Last year, the UN Human Rights Council’s Special Rapporteur on the right to privacy, Professor Joe Cannataci, initiated a study on big data and open data, looking at the task of reconciling the societal benefits offered by new information and communications technologies with the protection of fundamental rights such as the right to privacy.
In October 2016, OpenGov had spoken to Mr. David Watts who is leading the study to learn about its objectives and scope. He is Adjunct Professor of Law at La Trobe University and Deakin University. Until 31 August 2017 he was Commissioner for Privacy and Data Protection for the State of Victoria, Australia.
Recently, the Special Rapporteur’s full report to the UN General Assembly was released, which raises concerns about a vacuum in international law concerning surveillance and privacy in cyberspace. This had to be addressed to protect the rights of billions of citizens, said the Special Rapporteur, who is working on proposals for recommendations or a fully-fledged treaty to close the gap. The report is open for public consultation for the next six months and an international conference will be held in Australia in March 2018 to discuss its preliminary conclusions.
The report notes that new methods of collecting and analysing data – the phenomenon of big data – and the increasing willingness of Governments across the world to publicly release personal information they hold, albeit in de-identified form, in order to generate economic growth and stimulate scientific research – the phenomenon of open data – challenge many of the assumptions that underpin our notions about what privacy is, what it entails and how best to protect it.
On one side there are claims that big data offers the means to develop new insights into intractable public policy issues such as climate change, the threat of terrorism and public health. At the other end of the spectrum are who are troubled by the increasing surveillance by State and non-state actors, unjustified intrusion into the private sphere and the breakdown of privacy protections.
There is data created by individuals through their own agency. It includes emails, text messages, as well as images and videos. Other data is created about individuals by third parties, but in circumstances where they have participated, at least to some extent, in its creation, for example electronic health records or ecommerce transactions.
There is still more data generated behind the scenes, in circumstances that are opaque and largely unknown – and unknowable – to the individuals involved. It consists of ‘digital bread crumbs,’ electronic artefacts and other electronic trails left behind as a product of people’s online and offline activities.
This data can encompass times and locations when mobile devices connect with mobile telephone towers or GPS satellites, website visit records, or images collected by digital CCTV systems.
In addition, data can be temporal, spatial, or dynamic; structured or unstructured; information and knowledge derived from data can differ in representation, complexity, granularity, context, provenance, reliability, trustworthiness, and scope. Data can also differ in the rate at which they are generated and accessed
The report also notes that though algorithms are nothing new, they are now a crucial part of information societies, increasingly governing ‘operations, decisions and choices previously left to humans.’ the recommendations and decisions that result from algorithmic processing appear to spring from black boxes.

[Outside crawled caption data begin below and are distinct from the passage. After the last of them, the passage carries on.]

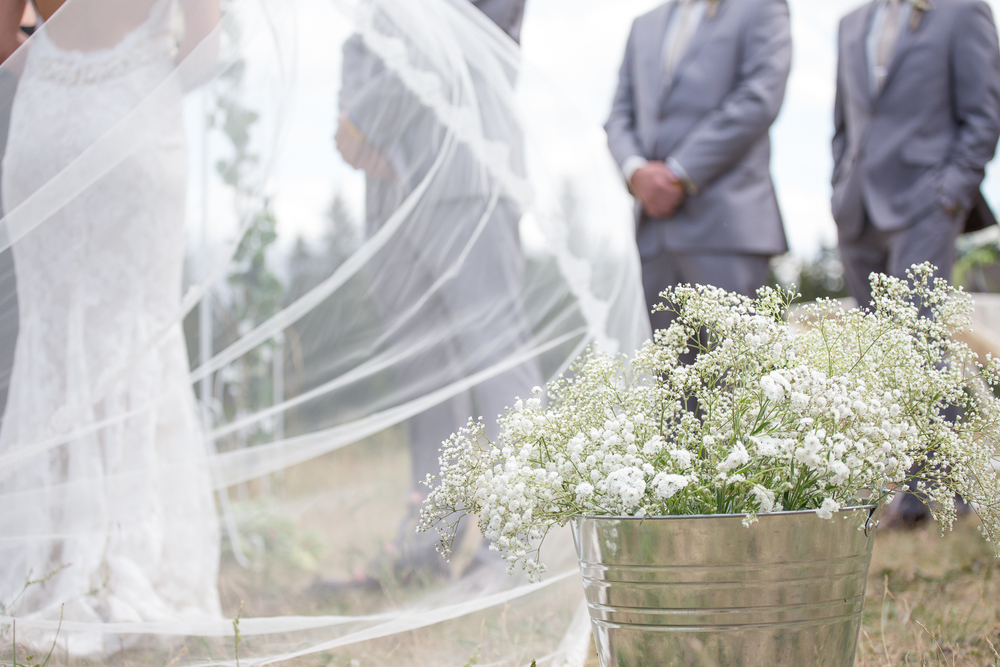 catherdral veil wedding dress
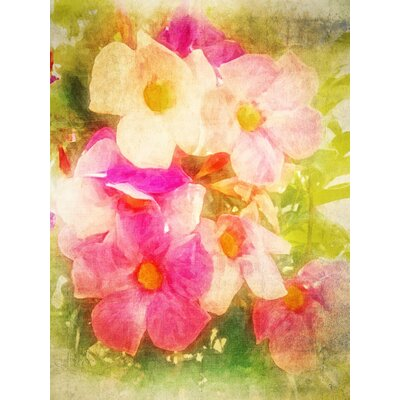 'Floral Sorbet' Graphic Art Print on Canvas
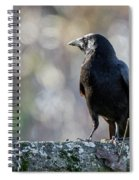 American Crow Square Spiral Notebook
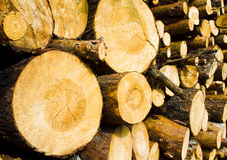 Logs. The cut down trees combined against each other (the combined logs, focus on the left log Royalty Free Stock Photography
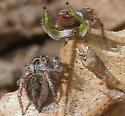 Jumper Duo - Habronattus viridipes - male - female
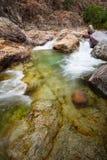 Fangorivier in Corsica, Frankrijk Royalty-vrije Stock Afbeelding
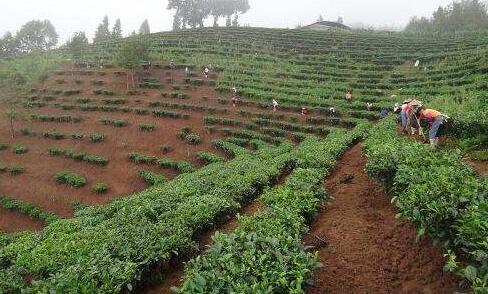 云南省规划设计院就茶叶产业发展情况进行专题调研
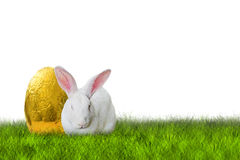 Easter bunny and golden egg. Easter bunny and golden Easter egg on white background Royalty Free Stock Image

Their arithmetical construction might give them an appearance of objectivity, but the values embodied by algorithms often reflect cultural or other assumptions of the software engineers who design them and embed them within the logical structure of algorithms as unstated opinions.
Moreover, data fuels algorithms, but not all data is accurate, sufficiently comprehensive, up-to-date or reliable. Even if the provenance of some data, for example taxation records, can readily be established, their accuracy may vary from taxation agency to taxation agency within one state and between states. Other data may have been drawn from antiquated databases never properly cleansed or from insecure sources or where there have been inappropriate data entry and record-keeping standards.
Information privacy laws
The report highlights that the Organisation for Economic Co-operation and Development (OECD) published its Guidelines on the Protection of Privacy and Transborder Flows of Personal Data in 1980. The eight principles in the OECD Guidelines, together with the similar principles found in the 1981 Council of Europe’s (CoE) Data Protection Convention and the 1990 Guidelines for the regulation of computerized personal data files have informed information privacy laws across the world.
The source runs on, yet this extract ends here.